Landlords eager to grab sub 1% mortgages

Landlords can now benefit from the price war between mortgage lenders, with the first sub-1% buy-to-let product from lender Nationwide launching recently. Since the summer, lenders have been offering low-rate mortgages, not just for owner-occupiers but also for landlords looking for buy-to-let mortgages. Buyers are encouraged to read the small print, however, as some products may not suit all property investors and could come with hefty product fees – up to 2% of the loan amount in some cases. This is high even for a buy-to-let product, leading advisers to stress that these mortgages are likely better suited to landlords who are not borrowing high amounts in the first instance.


Demand for expensive London homes

The latest figures show that demand is up by 5.8% annually for London homes in the £2 million-plus market and by 1.8% for £10 million-plus estates. Although lockdown restrictions have eased, it’s clear the pandemic is still influencing homebuyer preference. Areas of London like Wandsworth, Wimbledon and Highgate have seen the largest annual uplift in demand. Commentators point out that we’re not seeing a fully rejuvenated prime London market, and the pandemic continues to play a part both in terms of where buyers are transacting, as well as the ongoing absence of foreign demand due to travel complications. But there are strong signs that the market is starting to pick back up. Areas offering a greater abundance of larger homes with more green space are still performing well, but there’s now a demand for homes in the more traditional heartlands of the prime market where there was previously little to no interest at all.

lightbulb, rise in energy pricesENERGY PRICES

The cost of living is set to rise

High energy costs are forcing manufacturers to warn of higher prices for their goods as they pass on increases to consumers. Analysts predict that household energy bills could rise by hundreds of pounds next year. The energy price cap – which protects domestic consumers – could soar by £400 in the spring. With wholesale gas and electricity prices continuing to reach new records, successive supplier exits during September 2021 and a new level for the default tariff cap, the energy market remains on edge for further consolidation, experts say. While the price cap helps households, there is no such safeguard for businesses, which have to absorb the full impact of rising global energy prices. Supermarket chain Iceland has said its energy bill will increase by £20 million next year to power its stores, and in turn, grocery prices will rise to accommodate this issue as well as the higher salaries to address the lorry driver shortages.


The advantage of venture capital trusts

A dividend tax rise was announced last month and is likely to increase demand for venture capital trusts (VCTs), experts say.

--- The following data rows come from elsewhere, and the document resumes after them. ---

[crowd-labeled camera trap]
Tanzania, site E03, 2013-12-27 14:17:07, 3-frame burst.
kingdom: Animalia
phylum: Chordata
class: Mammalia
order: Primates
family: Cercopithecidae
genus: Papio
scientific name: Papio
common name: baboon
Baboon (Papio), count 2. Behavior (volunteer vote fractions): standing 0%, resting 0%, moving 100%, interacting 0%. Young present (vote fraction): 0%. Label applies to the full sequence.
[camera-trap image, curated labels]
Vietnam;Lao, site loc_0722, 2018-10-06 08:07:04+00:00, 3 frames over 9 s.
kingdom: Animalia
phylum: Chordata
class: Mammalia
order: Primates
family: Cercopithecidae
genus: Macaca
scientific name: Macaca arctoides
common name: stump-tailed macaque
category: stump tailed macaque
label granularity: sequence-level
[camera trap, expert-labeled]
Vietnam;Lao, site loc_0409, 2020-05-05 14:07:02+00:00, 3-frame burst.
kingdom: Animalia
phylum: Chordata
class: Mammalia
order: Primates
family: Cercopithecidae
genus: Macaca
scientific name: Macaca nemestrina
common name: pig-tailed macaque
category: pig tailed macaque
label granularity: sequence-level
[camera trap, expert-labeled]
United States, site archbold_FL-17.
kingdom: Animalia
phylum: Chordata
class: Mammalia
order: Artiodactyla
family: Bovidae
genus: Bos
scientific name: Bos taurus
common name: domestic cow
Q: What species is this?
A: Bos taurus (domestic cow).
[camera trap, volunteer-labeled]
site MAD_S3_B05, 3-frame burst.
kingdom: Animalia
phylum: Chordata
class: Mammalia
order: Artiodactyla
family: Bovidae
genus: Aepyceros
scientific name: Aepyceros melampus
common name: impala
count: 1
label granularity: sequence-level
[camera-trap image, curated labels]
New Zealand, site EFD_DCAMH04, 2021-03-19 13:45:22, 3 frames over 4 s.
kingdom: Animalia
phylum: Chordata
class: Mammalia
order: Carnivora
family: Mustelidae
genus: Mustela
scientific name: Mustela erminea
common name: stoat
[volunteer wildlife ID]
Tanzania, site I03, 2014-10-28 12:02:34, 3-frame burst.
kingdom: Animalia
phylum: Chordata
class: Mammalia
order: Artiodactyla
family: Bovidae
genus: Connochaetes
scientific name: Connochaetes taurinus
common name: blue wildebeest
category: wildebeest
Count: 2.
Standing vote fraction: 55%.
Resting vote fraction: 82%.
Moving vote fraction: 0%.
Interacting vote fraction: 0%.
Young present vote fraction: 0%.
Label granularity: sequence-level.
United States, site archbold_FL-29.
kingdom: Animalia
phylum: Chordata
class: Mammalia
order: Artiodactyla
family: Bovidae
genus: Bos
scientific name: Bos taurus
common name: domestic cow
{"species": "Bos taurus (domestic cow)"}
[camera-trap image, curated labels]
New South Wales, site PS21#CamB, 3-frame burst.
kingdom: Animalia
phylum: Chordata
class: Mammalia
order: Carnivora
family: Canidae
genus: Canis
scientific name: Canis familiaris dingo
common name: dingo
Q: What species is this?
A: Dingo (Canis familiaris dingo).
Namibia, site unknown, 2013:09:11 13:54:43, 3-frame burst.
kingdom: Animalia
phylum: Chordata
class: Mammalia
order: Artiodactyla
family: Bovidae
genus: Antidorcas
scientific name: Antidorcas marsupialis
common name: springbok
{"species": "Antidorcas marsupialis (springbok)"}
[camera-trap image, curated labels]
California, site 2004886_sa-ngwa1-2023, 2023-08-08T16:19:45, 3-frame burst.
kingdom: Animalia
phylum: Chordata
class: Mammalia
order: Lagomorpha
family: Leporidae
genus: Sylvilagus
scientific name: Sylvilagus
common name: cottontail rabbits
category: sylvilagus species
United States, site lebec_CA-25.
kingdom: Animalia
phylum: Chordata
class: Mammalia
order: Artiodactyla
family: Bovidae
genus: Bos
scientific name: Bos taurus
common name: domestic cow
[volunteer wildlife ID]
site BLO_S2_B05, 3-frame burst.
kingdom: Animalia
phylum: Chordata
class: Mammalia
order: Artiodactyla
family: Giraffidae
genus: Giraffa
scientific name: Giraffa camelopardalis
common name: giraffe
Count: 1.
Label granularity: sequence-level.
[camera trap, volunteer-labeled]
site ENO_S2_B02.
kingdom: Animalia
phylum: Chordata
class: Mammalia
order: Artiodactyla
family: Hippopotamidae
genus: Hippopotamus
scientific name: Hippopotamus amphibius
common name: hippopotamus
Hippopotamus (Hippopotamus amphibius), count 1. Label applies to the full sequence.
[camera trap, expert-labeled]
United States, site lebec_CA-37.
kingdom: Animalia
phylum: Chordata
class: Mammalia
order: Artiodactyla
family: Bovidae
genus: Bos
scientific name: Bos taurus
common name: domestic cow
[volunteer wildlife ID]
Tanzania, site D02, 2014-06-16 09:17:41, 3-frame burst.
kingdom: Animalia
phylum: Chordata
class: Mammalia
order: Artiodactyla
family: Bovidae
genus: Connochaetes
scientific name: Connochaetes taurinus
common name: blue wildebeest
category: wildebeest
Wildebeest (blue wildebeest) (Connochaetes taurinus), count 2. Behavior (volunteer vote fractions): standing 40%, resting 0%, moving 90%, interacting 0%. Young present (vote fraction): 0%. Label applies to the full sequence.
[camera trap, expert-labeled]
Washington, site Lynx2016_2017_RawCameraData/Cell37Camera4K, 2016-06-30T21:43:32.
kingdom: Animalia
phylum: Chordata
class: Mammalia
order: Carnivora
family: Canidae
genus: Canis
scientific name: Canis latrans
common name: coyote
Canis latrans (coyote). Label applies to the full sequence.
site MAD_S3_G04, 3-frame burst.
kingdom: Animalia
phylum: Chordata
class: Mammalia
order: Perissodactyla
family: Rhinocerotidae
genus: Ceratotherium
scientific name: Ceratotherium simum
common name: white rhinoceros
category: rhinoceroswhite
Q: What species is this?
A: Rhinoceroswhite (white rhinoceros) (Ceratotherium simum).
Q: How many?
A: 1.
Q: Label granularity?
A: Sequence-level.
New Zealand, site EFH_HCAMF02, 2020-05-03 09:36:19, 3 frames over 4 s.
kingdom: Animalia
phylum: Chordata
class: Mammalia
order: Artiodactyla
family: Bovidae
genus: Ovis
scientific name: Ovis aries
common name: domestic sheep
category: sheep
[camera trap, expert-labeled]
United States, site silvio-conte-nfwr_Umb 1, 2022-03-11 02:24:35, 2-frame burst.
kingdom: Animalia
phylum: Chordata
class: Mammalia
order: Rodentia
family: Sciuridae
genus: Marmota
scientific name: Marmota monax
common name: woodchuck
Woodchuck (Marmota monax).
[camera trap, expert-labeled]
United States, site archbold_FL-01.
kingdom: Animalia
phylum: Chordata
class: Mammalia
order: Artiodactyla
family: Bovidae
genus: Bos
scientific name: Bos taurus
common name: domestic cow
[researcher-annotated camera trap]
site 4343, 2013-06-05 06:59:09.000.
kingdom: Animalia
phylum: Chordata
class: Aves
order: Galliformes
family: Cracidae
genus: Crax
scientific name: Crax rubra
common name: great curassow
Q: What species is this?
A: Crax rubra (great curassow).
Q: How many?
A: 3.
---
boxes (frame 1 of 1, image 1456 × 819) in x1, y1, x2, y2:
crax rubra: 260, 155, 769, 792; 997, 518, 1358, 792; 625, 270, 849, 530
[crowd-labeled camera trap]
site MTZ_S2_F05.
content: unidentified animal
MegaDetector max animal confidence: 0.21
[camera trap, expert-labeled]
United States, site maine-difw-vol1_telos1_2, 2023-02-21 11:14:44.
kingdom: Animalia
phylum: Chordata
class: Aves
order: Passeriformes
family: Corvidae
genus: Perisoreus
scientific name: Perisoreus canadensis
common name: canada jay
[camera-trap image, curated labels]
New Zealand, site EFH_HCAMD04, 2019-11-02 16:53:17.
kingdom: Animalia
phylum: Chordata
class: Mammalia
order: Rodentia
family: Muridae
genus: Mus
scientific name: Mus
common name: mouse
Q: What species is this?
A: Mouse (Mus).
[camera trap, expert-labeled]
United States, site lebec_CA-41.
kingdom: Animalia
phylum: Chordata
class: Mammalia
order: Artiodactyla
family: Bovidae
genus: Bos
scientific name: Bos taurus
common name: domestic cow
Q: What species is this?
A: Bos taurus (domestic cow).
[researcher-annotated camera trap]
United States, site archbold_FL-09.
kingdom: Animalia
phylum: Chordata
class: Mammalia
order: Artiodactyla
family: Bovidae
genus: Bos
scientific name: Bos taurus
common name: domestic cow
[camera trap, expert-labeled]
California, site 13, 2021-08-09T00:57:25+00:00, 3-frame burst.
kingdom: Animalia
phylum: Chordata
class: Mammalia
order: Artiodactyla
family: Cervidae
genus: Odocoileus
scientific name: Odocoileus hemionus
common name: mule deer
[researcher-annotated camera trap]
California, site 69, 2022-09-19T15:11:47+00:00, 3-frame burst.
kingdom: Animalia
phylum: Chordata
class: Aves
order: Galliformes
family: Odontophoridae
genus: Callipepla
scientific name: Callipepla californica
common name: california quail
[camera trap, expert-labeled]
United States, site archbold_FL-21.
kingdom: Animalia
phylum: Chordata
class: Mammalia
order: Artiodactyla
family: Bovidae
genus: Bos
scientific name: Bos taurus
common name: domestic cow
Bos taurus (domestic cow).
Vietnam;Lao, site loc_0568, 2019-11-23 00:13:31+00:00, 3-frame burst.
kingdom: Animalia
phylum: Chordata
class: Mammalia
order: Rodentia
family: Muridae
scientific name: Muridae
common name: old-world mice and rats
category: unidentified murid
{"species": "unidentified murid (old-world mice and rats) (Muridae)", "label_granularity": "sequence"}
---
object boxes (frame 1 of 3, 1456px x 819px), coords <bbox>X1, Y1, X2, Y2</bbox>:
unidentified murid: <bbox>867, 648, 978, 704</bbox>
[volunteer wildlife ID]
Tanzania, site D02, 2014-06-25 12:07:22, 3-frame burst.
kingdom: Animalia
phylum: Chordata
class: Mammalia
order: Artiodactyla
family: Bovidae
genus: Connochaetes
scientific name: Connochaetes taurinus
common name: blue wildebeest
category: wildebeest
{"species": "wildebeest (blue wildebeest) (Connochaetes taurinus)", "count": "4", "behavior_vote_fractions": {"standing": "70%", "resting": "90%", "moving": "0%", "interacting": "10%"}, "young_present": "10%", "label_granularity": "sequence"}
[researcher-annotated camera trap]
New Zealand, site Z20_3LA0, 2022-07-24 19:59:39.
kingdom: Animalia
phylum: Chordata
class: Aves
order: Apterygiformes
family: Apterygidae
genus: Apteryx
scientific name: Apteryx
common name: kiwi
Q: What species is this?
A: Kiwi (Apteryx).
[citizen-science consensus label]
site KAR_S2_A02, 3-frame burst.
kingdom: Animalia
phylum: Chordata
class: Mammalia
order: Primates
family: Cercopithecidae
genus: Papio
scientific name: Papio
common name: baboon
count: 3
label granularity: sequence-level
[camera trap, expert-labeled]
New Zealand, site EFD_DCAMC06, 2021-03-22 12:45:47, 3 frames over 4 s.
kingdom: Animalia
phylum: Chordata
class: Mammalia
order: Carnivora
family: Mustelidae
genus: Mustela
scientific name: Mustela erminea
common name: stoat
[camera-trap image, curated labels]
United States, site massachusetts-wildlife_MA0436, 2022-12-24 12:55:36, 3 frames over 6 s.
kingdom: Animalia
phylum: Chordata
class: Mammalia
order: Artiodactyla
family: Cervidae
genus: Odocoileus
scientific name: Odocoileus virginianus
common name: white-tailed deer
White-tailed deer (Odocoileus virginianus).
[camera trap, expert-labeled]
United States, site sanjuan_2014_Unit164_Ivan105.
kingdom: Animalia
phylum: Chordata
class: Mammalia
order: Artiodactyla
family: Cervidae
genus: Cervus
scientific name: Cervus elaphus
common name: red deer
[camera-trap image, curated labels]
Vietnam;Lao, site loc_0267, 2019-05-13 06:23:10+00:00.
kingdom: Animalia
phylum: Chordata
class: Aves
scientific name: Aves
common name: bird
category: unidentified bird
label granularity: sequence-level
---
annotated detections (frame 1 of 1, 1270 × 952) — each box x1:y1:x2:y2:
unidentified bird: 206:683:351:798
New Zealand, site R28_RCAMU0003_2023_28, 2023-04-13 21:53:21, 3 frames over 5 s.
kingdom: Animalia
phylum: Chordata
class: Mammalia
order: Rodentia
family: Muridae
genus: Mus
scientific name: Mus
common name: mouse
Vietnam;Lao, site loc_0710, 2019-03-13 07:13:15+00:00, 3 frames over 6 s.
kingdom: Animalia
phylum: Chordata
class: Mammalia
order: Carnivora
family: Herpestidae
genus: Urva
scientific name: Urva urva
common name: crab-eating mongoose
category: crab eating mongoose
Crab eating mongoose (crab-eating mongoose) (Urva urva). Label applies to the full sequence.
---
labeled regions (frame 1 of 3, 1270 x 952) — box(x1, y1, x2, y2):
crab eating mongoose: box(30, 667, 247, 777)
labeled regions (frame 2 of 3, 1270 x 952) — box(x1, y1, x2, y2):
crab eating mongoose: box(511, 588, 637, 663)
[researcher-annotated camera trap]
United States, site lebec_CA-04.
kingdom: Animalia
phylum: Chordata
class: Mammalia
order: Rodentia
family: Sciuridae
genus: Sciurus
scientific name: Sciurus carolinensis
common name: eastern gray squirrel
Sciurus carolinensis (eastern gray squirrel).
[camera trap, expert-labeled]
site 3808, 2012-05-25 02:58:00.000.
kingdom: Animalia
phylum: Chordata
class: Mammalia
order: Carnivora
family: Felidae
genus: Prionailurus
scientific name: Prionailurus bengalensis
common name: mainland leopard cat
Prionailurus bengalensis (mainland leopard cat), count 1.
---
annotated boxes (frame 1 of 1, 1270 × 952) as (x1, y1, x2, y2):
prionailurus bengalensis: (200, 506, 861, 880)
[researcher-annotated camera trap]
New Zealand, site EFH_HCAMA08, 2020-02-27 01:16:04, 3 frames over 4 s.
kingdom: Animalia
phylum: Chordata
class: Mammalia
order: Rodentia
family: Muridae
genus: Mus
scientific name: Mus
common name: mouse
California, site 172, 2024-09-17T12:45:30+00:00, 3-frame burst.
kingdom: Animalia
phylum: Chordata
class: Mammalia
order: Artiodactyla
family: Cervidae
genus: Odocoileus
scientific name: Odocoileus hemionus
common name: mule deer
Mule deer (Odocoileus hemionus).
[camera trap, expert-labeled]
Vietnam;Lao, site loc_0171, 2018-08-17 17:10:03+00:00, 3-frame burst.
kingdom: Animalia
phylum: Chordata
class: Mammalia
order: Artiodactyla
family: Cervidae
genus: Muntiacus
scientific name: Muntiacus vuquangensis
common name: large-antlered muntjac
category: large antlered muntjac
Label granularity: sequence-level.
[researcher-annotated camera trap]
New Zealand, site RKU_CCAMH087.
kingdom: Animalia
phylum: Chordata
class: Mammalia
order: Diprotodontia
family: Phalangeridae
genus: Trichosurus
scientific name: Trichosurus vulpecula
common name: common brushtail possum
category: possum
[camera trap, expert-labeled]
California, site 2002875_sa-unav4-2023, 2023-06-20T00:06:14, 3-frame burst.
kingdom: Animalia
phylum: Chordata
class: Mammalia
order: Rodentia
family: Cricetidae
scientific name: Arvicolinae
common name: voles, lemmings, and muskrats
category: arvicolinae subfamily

VCTs can offer a 30% income tax relief on an allowance of up to £200,000 per year. The returns – which are paid through dividends – are also tax-free. This means VCTs could be a way to reduce taxes and be especially attractive for high earners who have used their allowances in areas like pensions and ISAs. The tax-free nature of VCTs is valuable and will be even more so once the new rate of dividend tax comes into effect next April. Experts believe the dividend tax increase could also see existing investors increase their allocations. This applies particularly to business owners who pay themselves with dividends and many other investors looking to generate income from their investments. Buy-to-let investments have become less attractive of late because of the squeeze on incomes, so those looking for an alternative are attracted to tax-efficient investments like VCTs. It’s important to bear in mind that VCTs are high-risk investments focused on early-stage, small and illiquid companies so they won’t suit everyone.